The task ▸ When the line with "Dětské triko Super Marios" comes up, set it down and every later line to the end of the data, exactly and without pictures.
--- START ---
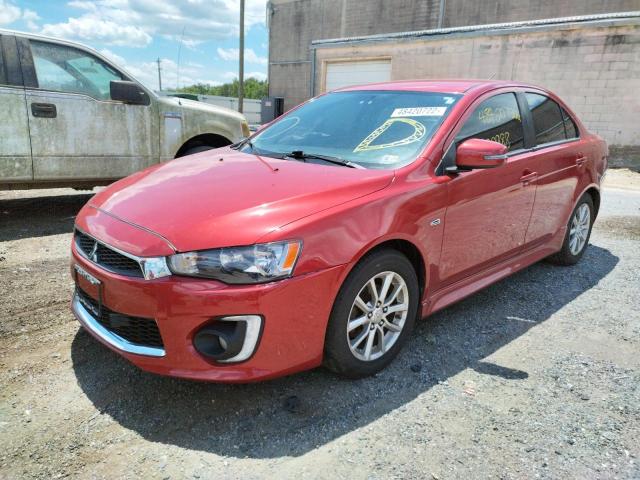 Photo 2 from auction – 2016 MITSUBISHI LANCER ES with VIN JA32U2FU6GU007863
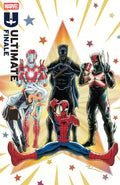 Ultimate Universe Finale #1 Benjamin Su Foil Variant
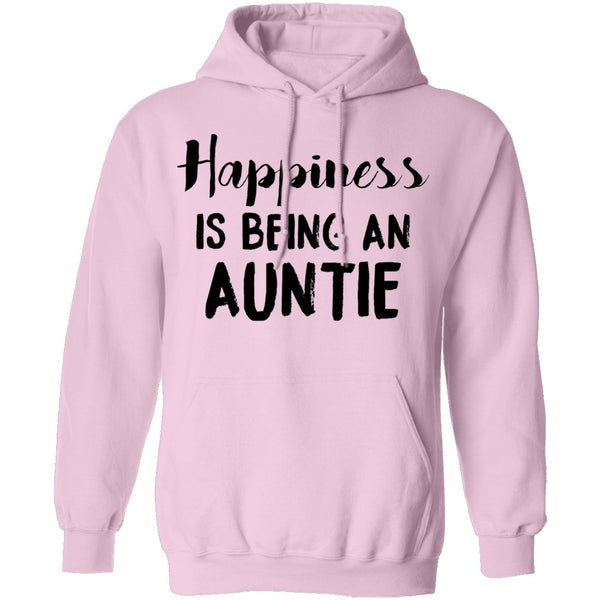 Happiness Is Being An Auntie T-Shirt CustomCat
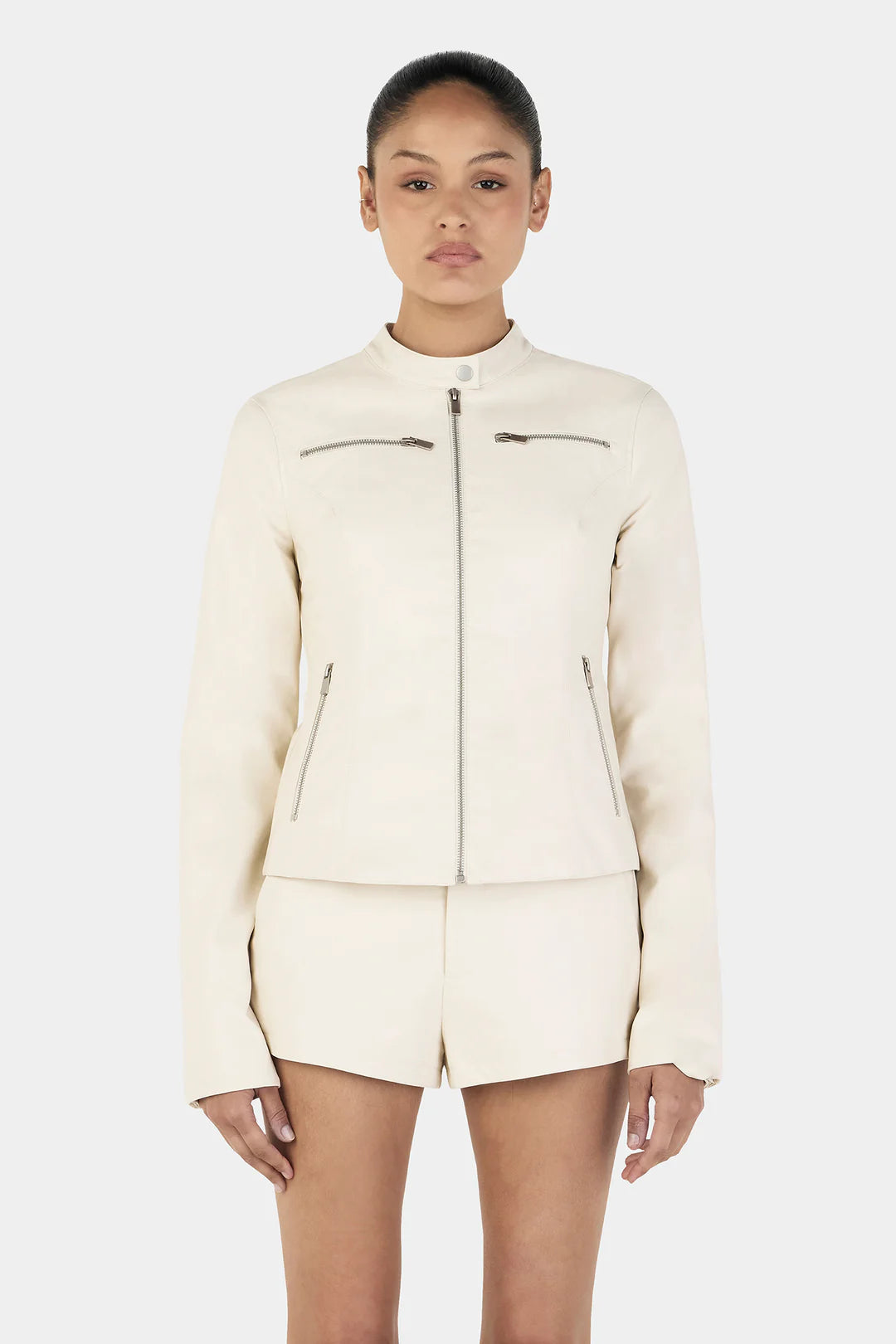 TAMSIN SHORT - CREAM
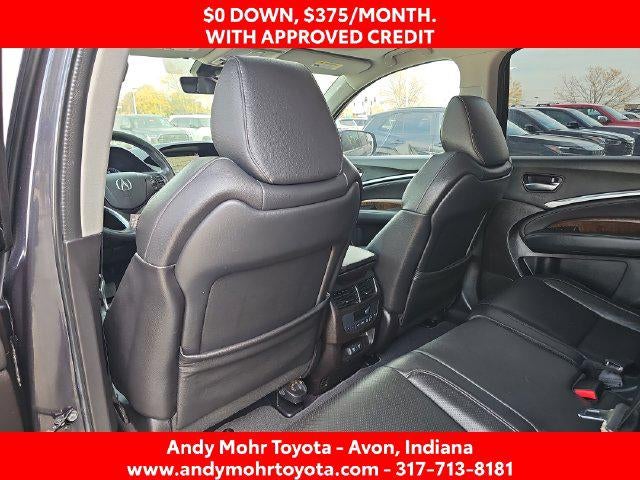 2019 Acura MDX 3.5L Technology Package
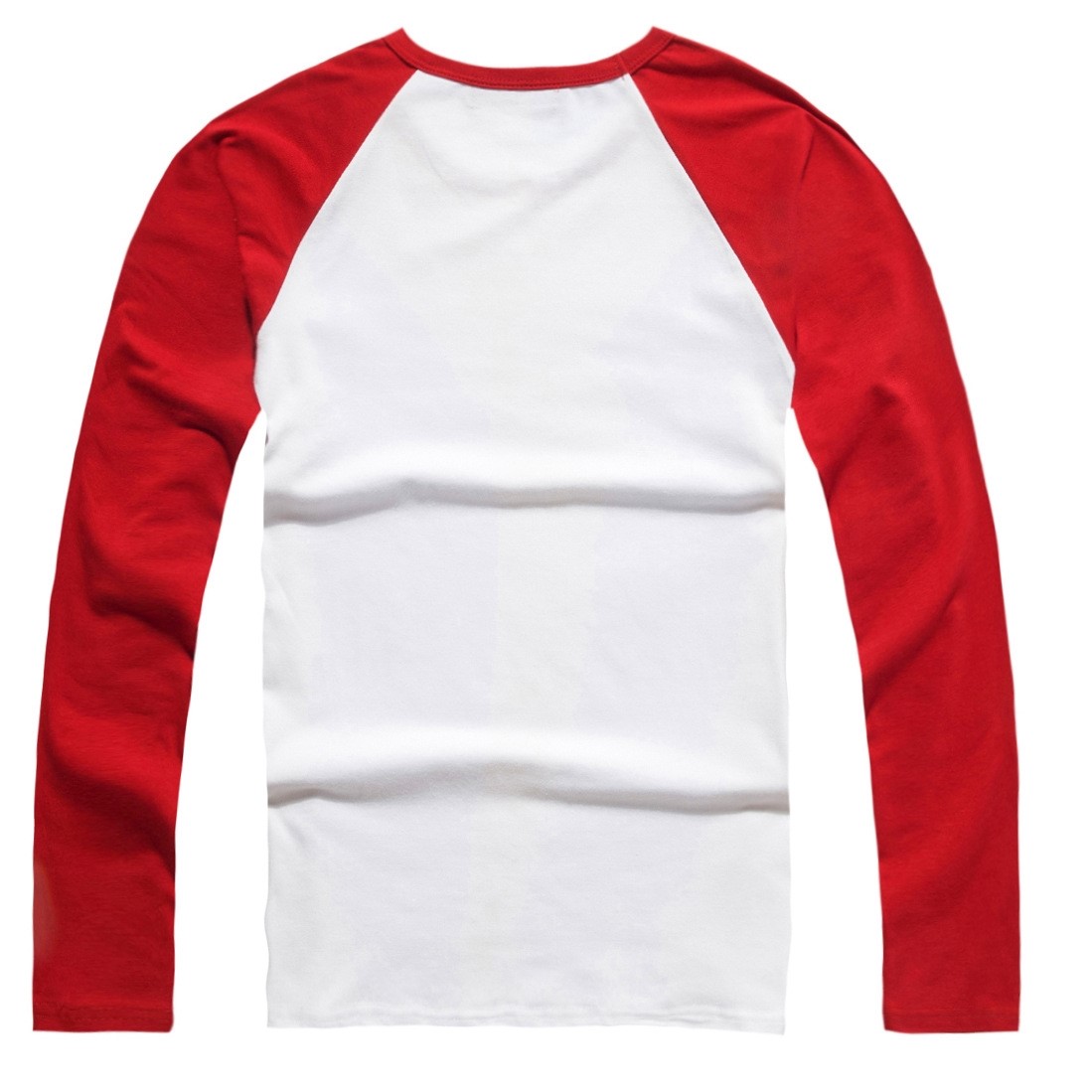 广告衫文化衫长袖圆领空白T恤定做印logo班服厂服团体服定制批发(图4)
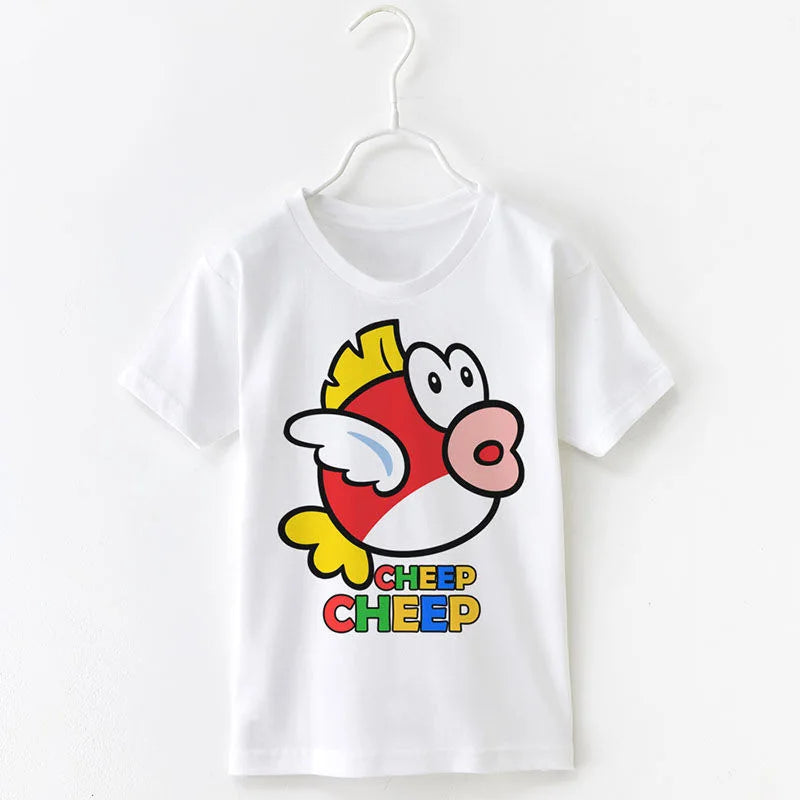 Dětské triko Super Marios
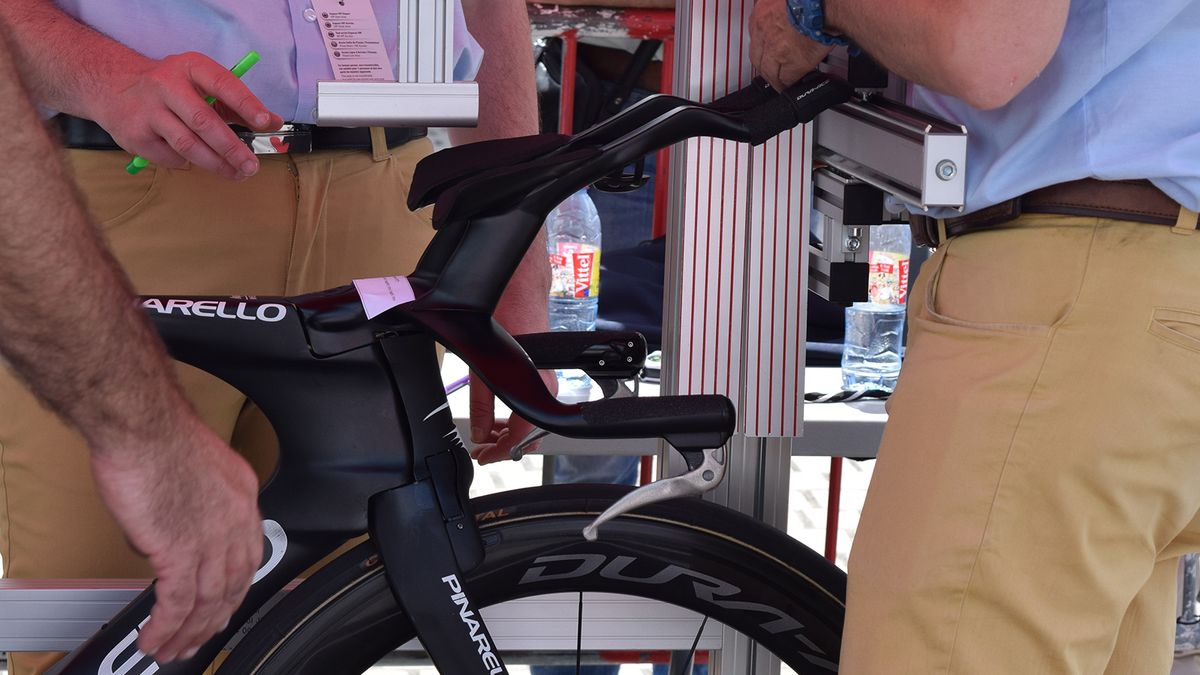Another titanium cockpit from Pinarello for Team Sky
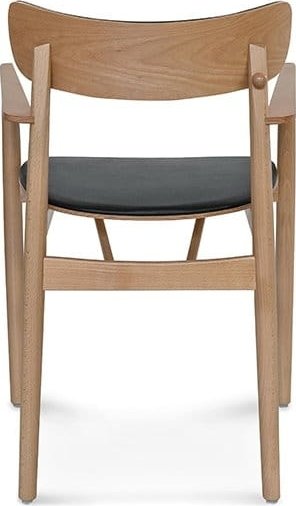 Chaise à cadre Nopp avec assise rembourrée - Couleur optionnelle du cadre et du rembourrage Chaise à cadre Nopp avec assise rembourrée - Couleur optionnelle du cadre et du rembourrage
--- END ---
Response ▸
 Dětské triko Super Marios
Another titanium cockpit from Pinarello for Team Sky
 Chaise à cadre Nopp avec assise rembourrée - Couleur optionnelle du cadre et du rembourrage Chaise à cadre Nopp avec assise rembourrée - Couleur optionnelle du cadre et du rembourrage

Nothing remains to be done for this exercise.